* [EXTRACT TO READ]:
Segment Open
Kanaan, CGR quickest in INDYCAR practice at Texas, qualifying canceled for tonight’s Genesys 300 (7 p.m. ET, NBCSN, INDYCAR Radio Network) lineup with race stats

FORT WORTH, TX — Rain fell early this morning at the Texas Motor Speedway and by virtue of that and some overcast conditions all day, it took track officials longer than normal to get the full 1.5-miles of racing surface completely dry. As a result, practice was delayed by almost two hours as instead of starting at 12:45 p.m. ET, it was moved until 2:30 p.m. ET. Due to that, qualifying for tonight’s Genesys 300 (7 p.m. ET, NBCSN, INDYCAR Radio Network) was canceled as the 24 cars will lineup at the start on entrant points.

That means Alex Palou and Will Power will lead the field to green on the front row with last year’s winner (Scott Dixon) and last weeks winner (Colton Herta) sharing Row 2. On the flipside, you’ll have James Hinchcliffe (20th), Ryan Hunter-Reay (21st), Tony Kanaan (23rd) and Conor Daly (24th) taking four of the bottom five starting spots.
Segment Closed
* [ABOUT THIS EXERCISE]: In the race report, what time was practice moved to after the delay?

(Spatial grounding data)
Segment Open
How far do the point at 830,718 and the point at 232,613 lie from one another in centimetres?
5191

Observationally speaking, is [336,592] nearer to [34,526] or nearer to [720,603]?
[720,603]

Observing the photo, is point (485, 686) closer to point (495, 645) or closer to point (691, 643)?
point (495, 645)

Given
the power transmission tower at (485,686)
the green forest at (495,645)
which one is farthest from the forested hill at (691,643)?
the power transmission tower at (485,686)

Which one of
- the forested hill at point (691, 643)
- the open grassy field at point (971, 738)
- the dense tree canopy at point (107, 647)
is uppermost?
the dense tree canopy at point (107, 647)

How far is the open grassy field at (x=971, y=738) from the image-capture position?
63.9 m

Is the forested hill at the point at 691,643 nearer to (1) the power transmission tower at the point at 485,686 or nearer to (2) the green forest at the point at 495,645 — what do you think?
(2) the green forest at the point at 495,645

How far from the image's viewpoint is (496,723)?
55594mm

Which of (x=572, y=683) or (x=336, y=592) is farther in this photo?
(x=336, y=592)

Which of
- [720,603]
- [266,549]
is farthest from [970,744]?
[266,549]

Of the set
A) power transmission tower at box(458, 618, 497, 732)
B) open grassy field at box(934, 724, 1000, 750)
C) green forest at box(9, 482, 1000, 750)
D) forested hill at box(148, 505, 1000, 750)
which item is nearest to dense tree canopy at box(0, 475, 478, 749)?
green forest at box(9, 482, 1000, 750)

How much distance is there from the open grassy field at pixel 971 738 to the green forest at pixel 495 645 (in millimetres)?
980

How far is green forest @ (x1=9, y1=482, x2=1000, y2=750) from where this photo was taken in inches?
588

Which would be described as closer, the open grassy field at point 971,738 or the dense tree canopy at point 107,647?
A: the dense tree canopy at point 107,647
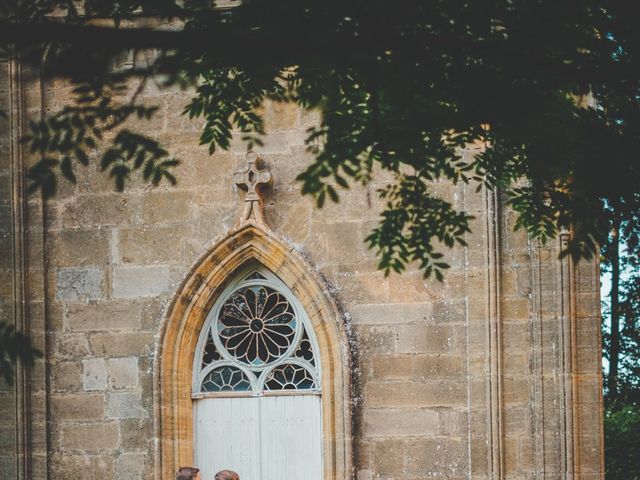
Segment Closed
* [SOLUTION TO THIS TASK]: 2:30 p.m. ET